[Document segment — start]

What can be done? There have been calls for an aid embargo and economic sanctions to be applied to try and bring the warring factions to heel. The reality, in my view, is that these unscrupulous leaders will not be swayed by economic sanctions. The impact of such measures will fall even more heavily on the poor people who are suffering now. However, as has often been said, doing nothing is not an option. We in the UK have a long historical relationship with Sudan, now South Sudan, and an ongoing responsibility. The world cannot stand at the side of the road and just be observers of this continuing and growing crisis. Incidentally, there were South Sudanese people on the boat that Italy refused to allow to dock last week.
We need to intensify our efforts even more and enforce a ceasefire if we can. While I have said that sanctions would have a limited impact, a global arms embargo is a no-brainer. This should be of the highest priority. The supply of weapons of war needs to be cut off. The surrounding countries in Africa must do even more to exert their combined pressure on the leaders of South Sudan to conform to a ceasefire and hold them to account. We need to use whatever influence we have through the Commonwealth as well as the UN and the African Union, but I do not think for one minute that this will be an easy task. Internally, I believe that the South Sudan Council of Churches could play an even greater role as peacemakers across the tribal divides. The new primate of the Episcopal Church of South Sudan, the most reverend Justin Badi Arama, could be a key figure.
Looking further ahead to beyond the current humanitarian crisis, South Sudan desperately needs investment in infrastructure, roads and connectivity and in its people. There are resilient communities in which the people are trying to help themselves. There are great examples that could serve as case studies in how to survive in the midst of complete turmoil. The church has a key role to play in economic development and is one of the very few routes available to connect with local communities.

[Document segment — finish]
[Records shown — start]

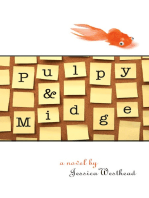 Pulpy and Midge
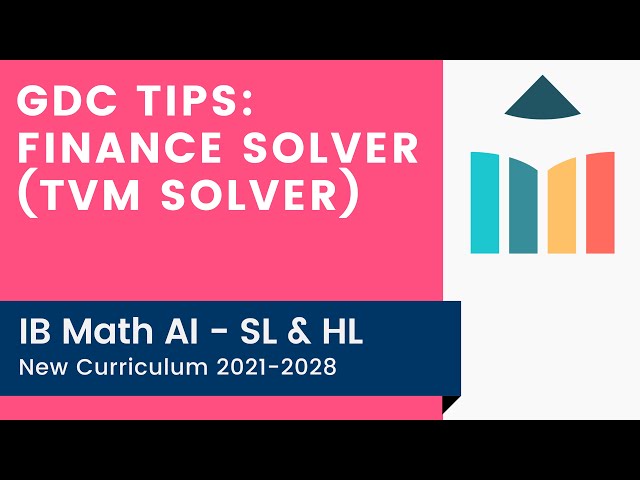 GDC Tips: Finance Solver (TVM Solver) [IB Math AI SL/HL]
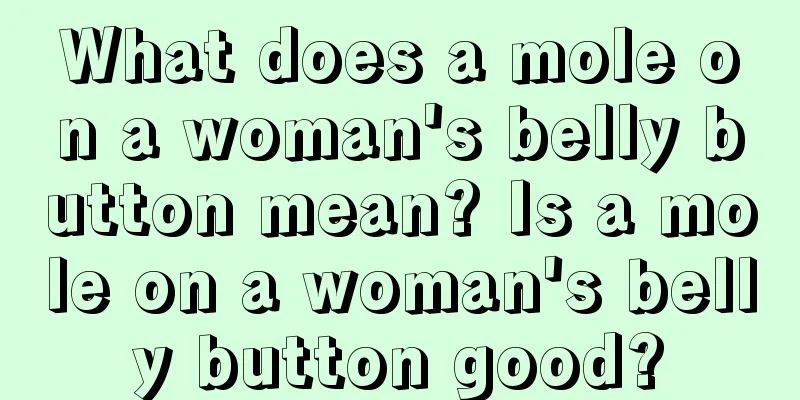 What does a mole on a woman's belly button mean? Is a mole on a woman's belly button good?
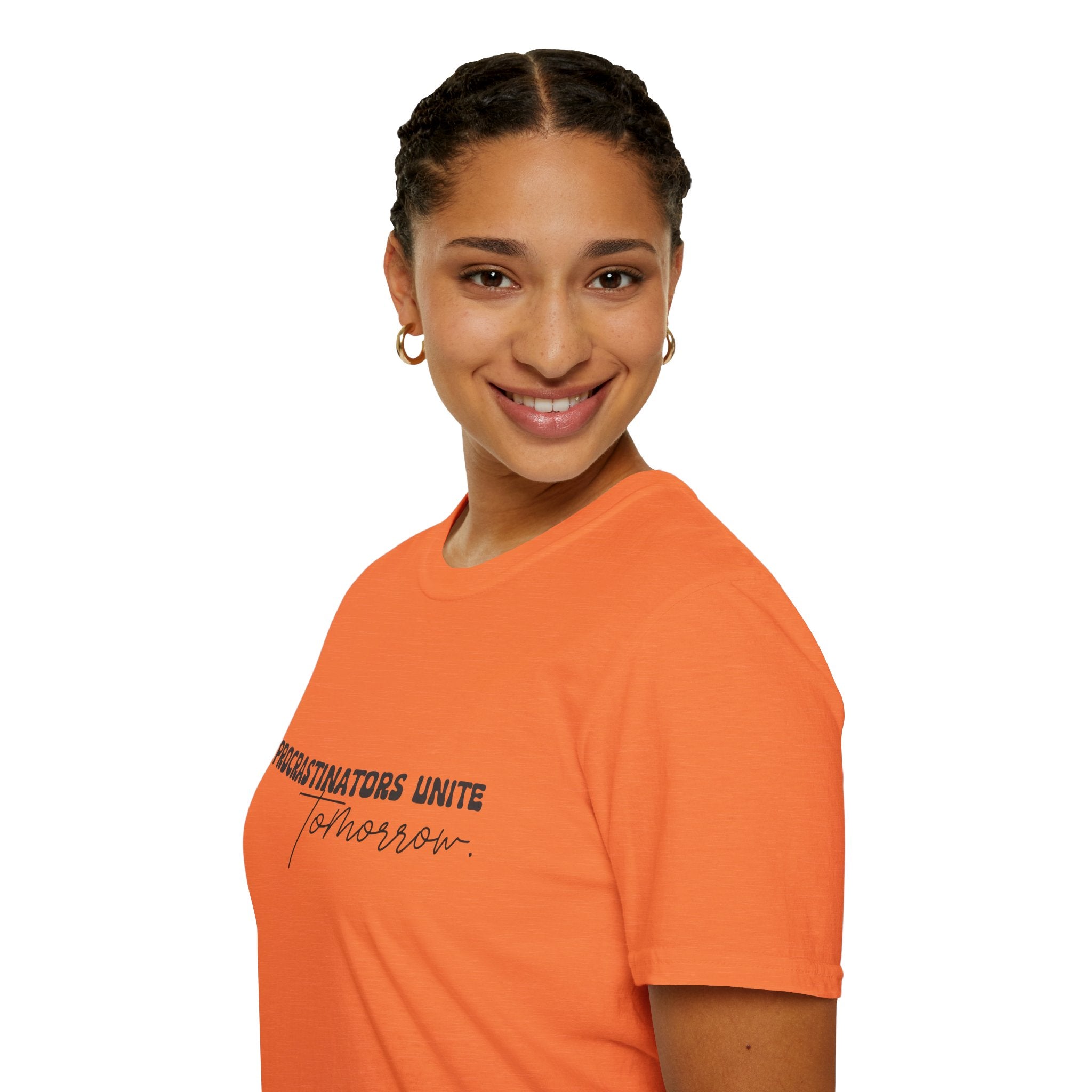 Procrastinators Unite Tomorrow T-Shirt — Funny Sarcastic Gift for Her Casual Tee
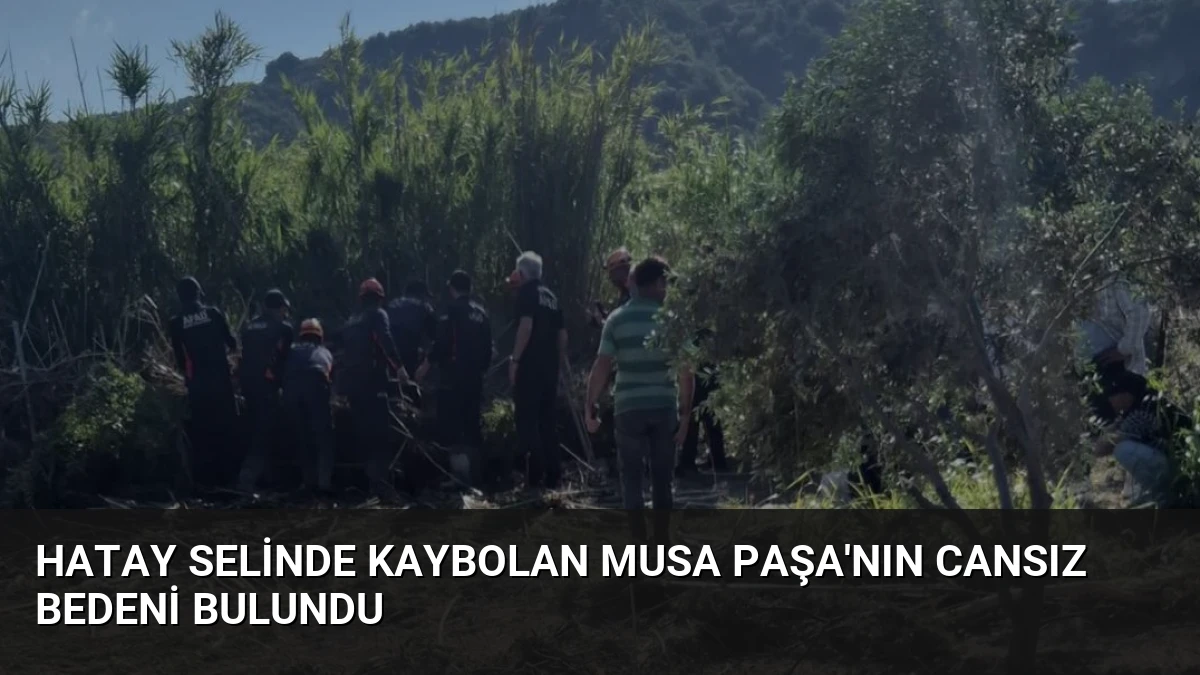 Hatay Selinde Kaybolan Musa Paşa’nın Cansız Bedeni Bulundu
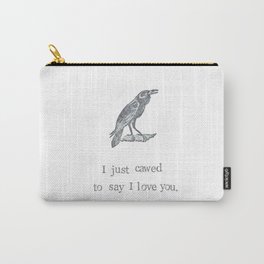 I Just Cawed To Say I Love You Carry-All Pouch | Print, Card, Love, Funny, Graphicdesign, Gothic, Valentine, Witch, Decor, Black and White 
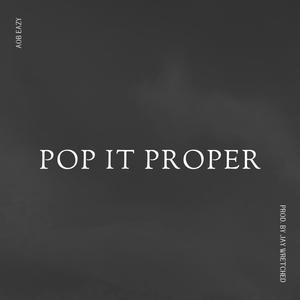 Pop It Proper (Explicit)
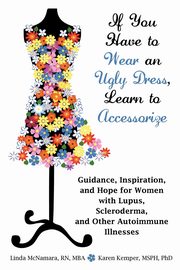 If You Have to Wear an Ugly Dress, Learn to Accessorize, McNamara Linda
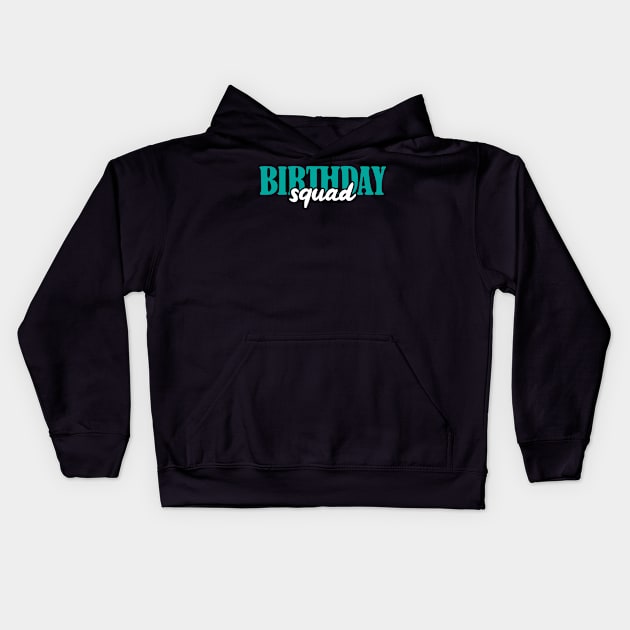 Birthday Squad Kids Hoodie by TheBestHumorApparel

[Records shown — finish]

• Directions:
(1) Quote the passage on South Sudan word for word, starting at "What can be" and ending at "dock last week.".
(2) In the passage on South Sudan, who is named as the new primate of the Episcopal Church of South Sudan?
(3) Carry on the passage on South Sudan, picking up after its last sentence.

• Task-by-task answers:
(1)
What can be done? There have been calls for an aid embargo and economic sanctions to be applied to try and bring the warring factions to heel. The reality, in my view, is that these unscrupulous leaders will not be swayed by economic sanctions. The impact of such measures will fall even more heavily on the poor people who are suffering now. However, as has often been said, doing nothing is not an option. We in the UK have a long historical relationship with Sudan, now South Sudan, and an ongoing responsibility. The world cannot stand at the side of the road and just be observers of this continuing and growing crisis. Incidentally, there were South Sudanese people on the boat that Italy refused to allow to dock last week.

(2) The most reverend Justin Badi Arama.

(3)
There are two other issues I want to address, and I shall be brief. First, I have received a consistent message from my contacts in South Sudan in advance of this debate that the country must be weaned off dependence on foreign aid, except in exceptional circumstances. This will clearly require the wisdom of Solomon, but a strategic plan needs to be in place, linked to investment and to a gradual reduction of aid.
Secondly, I have long been convinced, as the Minister is aware, that we need to invest in the next generation of young leaders in South Sudan. Whatever success or otherwise we achieve in influencing the current leadership, they are completely discredited, dysfunctional and incapable of gaining the confidence of their own nation, let alone the international community. There is an opportunity now to invest in an intelligent grouping of young leaders who exist across tribal divides and are even more frustrated and embarrassed at the image and state of their own country than we are. Training, good governance and moral leadership for the next generation are again, in my view, of the highest priority. I hope the Minister will respond.
I shall finish with a quote from a dear Christian lady called Eunice, whom I met in Juba on one of my visits. She spent much of her life empowering women and working for peace. She said as I left, “You will come back, won’t you? So many people never come back!”. Those words still ring in my ears. I beg to move.